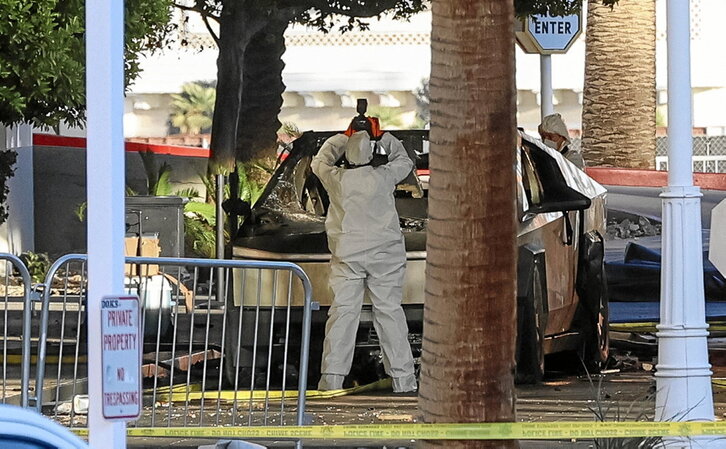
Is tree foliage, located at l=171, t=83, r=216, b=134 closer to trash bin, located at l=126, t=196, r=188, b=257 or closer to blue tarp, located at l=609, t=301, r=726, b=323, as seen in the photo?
blue tarp, located at l=609, t=301, r=726, b=323

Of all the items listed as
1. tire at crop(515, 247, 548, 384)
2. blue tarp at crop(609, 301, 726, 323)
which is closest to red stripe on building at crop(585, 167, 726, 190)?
blue tarp at crop(609, 301, 726, 323)

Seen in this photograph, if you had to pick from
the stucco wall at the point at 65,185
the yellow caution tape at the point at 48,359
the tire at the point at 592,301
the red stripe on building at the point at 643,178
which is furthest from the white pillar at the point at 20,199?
the tire at the point at 592,301

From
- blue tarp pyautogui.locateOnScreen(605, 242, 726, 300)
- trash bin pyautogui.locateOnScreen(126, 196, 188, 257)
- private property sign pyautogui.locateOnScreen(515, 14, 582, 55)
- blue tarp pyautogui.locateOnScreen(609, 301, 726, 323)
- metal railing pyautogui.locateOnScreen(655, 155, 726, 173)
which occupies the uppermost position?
private property sign pyautogui.locateOnScreen(515, 14, 582, 55)

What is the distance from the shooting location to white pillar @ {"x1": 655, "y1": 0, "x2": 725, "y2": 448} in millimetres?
7902

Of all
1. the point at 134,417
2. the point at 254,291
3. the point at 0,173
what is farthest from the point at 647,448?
the point at 0,173

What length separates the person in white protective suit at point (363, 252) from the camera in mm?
10328

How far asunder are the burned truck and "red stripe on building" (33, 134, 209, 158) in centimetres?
508

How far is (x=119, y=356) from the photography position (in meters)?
4.42

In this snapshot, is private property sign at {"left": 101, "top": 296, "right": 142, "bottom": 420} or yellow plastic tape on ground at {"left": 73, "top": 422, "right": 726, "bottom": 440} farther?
yellow plastic tape on ground at {"left": 73, "top": 422, "right": 726, "bottom": 440}

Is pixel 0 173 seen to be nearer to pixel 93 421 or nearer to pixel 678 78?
pixel 678 78

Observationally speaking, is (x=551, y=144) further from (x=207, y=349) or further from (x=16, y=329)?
(x=16, y=329)

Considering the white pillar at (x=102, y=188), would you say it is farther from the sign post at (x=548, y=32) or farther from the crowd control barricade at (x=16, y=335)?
the sign post at (x=548, y=32)

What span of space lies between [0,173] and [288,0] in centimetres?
346

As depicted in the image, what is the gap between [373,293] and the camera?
1047 cm
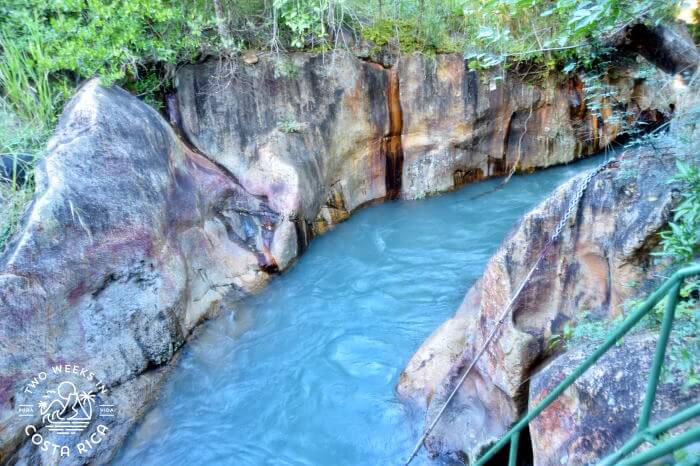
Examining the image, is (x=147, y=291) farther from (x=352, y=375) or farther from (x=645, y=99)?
(x=645, y=99)

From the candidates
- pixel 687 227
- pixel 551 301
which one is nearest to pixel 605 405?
pixel 687 227

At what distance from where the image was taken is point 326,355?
5383 millimetres

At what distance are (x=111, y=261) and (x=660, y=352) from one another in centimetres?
472

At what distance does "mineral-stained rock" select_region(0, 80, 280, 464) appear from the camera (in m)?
3.88

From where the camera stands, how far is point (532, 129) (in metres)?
9.78

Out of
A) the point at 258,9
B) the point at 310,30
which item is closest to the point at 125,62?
the point at 258,9

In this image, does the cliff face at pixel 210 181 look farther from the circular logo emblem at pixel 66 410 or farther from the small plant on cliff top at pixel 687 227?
the small plant on cliff top at pixel 687 227

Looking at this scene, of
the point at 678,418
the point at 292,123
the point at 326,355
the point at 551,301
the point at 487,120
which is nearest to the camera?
the point at 678,418

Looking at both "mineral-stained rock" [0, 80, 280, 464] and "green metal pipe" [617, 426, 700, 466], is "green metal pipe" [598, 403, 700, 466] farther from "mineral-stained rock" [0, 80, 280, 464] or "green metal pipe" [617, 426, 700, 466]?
"mineral-stained rock" [0, 80, 280, 464]

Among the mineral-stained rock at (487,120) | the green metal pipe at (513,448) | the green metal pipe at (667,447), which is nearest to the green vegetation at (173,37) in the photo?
the mineral-stained rock at (487,120)

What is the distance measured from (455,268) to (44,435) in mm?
5161

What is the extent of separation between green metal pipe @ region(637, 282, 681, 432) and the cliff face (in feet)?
7.34

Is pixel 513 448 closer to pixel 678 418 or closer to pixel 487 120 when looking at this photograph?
pixel 678 418

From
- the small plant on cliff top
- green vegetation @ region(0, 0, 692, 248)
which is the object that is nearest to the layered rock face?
the small plant on cliff top
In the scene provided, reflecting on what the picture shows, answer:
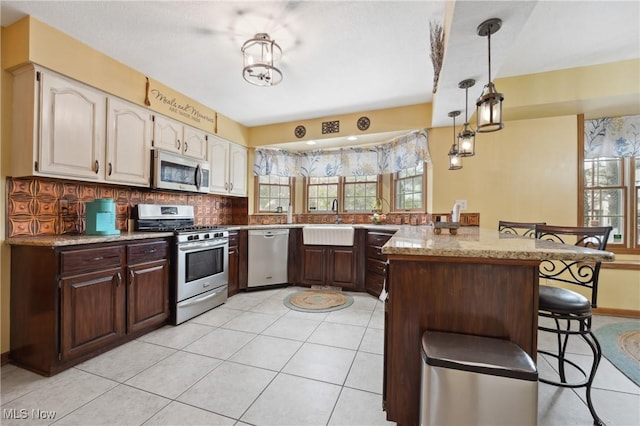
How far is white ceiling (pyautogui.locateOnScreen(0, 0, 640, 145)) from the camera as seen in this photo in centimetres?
185

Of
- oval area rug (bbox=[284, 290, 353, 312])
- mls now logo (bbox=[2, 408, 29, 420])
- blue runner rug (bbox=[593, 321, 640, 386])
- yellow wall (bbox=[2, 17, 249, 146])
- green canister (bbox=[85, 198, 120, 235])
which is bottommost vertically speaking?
mls now logo (bbox=[2, 408, 29, 420])

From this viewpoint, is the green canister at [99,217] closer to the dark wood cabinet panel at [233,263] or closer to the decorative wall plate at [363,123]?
the dark wood cabinet panel at [233,263]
--
* Task requirements:
Write out the part of the listing that opens with the line containing "What is the extent" and runs through the end of the listing as a numbered list, skipping blank lines and leaving out the pictures.

* In response:
1. What is the extent of separation between green metal pipe @ region(637, 282, 681, 432) and the cliff face (in feet)?
2. 7.34
3. Is pixel 513 448 closer to pixel 678 418 or closer to pixel 487 120 when looking at this photograph?
4. pixel 678 418
5. From
6. - the small plant on cliff top
7. - green vegetation @ region(0, 0, 692, 248)
8. which is the object that is nearest to the layered rock face?
9. the small plant on cliff top
10. In the scene provided, reflecting on what the picture shows, answer:
11. How far is white ceiling (pyautogui.locateOnScreen(0, 0, 640, 145)) from the camera as seen in this photo in centimetres?
12. 185
13. Of
14. - oval area rug (bbox=[284, 290, 353, 312])
15. - mls now logo (bbox=[2, 408, 29, 420])
16. - blue runner rug (bbox=[593, 321, 640, 386])
17. - yellow wall (bbox=[2, 17, 249, 146])
18. - green canister (bbox=[85, 198, 120, 235])
19. which is bottommost vertically speaking?
20. mls now logo (bbox=[2, 408, 29, 420])
21. From this viewpoint, is the green canister at [99,217] closer to the dark wood cabinet panel at [233,263] or closer to the decorative wall plate at [363,123]?
22. the dark wood cabinet panel at [233,263]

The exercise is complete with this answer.